Kvetching and moaning confessional ahead. You’ve been warned.
Let me start by saying motivation has been low on this side of the keyboard. After working for a couple of years on a project, I hit a major road block. The new piece I started in January and was super excited about seems to have stalled as I’ve reached the muddy middle. My knee has been aching (an injury from a couple of years ago come back to haunt me), and I’ve used that as an excuse not to work out even though working out is one of the main ways I control stress and mood. The job (read income) situation has been spotty at best. Eighteen months out from the finalization of my divorce and the journey of grief seems to be never ending.
And don’t even get me started on the weather. It’s 60 degrees and sunny then it’s 18 and snowing. Right now there is some kind of mixed rainy, freezey, ooblecky* crap coming from the sky and I have on wrist warmers while I write. The only thing that has brightened my spirits has been the large number of hits my post about college visits got this week. I have had enough. If I was rich I’d hop a plane to somewhere with palm trees and turquoise waters. Instead, I watched the first three seasons of House of Cards (not a feel good show that one) interspersed with The British Baking Show (much lighter) and surfed the internet for inspiration.

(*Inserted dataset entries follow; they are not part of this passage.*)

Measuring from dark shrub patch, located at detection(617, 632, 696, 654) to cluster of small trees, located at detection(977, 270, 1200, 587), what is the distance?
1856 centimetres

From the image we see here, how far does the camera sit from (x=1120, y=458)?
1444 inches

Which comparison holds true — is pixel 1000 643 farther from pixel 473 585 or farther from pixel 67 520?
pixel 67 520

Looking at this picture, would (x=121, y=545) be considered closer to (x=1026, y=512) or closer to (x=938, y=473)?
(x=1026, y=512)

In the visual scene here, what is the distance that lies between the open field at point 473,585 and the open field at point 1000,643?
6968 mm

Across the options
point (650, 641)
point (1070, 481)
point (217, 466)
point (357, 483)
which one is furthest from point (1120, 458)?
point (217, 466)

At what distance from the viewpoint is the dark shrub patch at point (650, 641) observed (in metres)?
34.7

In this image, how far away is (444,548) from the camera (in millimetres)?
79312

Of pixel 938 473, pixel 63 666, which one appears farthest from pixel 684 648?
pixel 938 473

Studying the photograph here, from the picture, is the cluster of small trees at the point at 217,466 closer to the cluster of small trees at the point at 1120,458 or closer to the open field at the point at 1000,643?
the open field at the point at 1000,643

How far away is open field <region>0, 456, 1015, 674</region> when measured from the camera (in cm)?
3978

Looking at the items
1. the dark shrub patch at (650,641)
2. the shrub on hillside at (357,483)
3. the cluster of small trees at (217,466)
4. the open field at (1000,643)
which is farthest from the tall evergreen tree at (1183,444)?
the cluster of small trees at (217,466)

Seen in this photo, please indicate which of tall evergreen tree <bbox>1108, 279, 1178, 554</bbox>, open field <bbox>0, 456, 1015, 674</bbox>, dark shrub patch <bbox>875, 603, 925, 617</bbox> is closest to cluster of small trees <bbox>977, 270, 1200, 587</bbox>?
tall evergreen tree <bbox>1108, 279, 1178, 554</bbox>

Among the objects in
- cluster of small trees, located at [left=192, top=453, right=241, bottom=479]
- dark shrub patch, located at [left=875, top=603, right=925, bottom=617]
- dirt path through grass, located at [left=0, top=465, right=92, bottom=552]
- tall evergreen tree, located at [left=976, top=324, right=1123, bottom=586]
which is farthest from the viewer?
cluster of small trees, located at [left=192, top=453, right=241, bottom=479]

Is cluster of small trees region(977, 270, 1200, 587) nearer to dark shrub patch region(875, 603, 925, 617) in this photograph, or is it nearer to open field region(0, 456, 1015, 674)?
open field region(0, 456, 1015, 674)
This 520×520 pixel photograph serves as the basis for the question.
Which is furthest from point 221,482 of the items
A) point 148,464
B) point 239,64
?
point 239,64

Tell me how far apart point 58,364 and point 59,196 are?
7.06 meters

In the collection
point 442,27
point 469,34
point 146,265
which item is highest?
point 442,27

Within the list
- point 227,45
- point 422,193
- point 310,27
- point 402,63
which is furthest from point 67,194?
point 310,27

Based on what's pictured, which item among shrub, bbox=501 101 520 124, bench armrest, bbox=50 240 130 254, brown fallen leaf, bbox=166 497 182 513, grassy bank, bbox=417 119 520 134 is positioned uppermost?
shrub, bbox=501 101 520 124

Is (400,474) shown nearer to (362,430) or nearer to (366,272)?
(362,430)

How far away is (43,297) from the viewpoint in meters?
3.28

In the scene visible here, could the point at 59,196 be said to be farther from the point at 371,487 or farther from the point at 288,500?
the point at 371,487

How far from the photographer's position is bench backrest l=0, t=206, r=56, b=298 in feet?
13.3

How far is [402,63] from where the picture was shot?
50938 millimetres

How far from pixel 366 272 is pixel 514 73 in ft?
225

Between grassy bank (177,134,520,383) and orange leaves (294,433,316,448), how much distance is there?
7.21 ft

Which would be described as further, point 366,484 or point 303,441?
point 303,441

I suppose I could find something on the internet to validate any mood but this week a few things have fallen into my cyber lap and I thought I’d share them with you.
From Seven Scribes and Daniel José Older, this post Writing Begins With Forgiveness: Why One of the Most Common Pieces of Writing Advice is Wrong.
All of these articles reinforce the idea that sometimes writers need to take time off, that the universe provides, that we are where we are for a reason, that we need to be kind to ourselves. I tend not to buy this line of thinking. If you’ve read Art and Fear: Observations on the Perils (and rewards) of Artmaking by Bales & Orland, you’ve seen their argument that artists will do almost anything rather than do their art. They call this “resistance” in the book and I seem to have it in spades. My suspicion of self-care is probably rooted in my early indoctrination as a rower. “There is no I in team,” “we don’t say can’t,” “row hard or go home.” As you can see, there’s not a lot of forgiveness or kindness in this philosophy. At this point though, I’ve should-haved and guilted and scolded myself enough and the only thing I feel is that it’s time for a hot bath…
3 cups of tea, 0 words. Not a good day at the office #writerslife
— Anna Eleanor Jordan (@annawritedraw) February 24, 2016
…and another cup of forgiveness tea.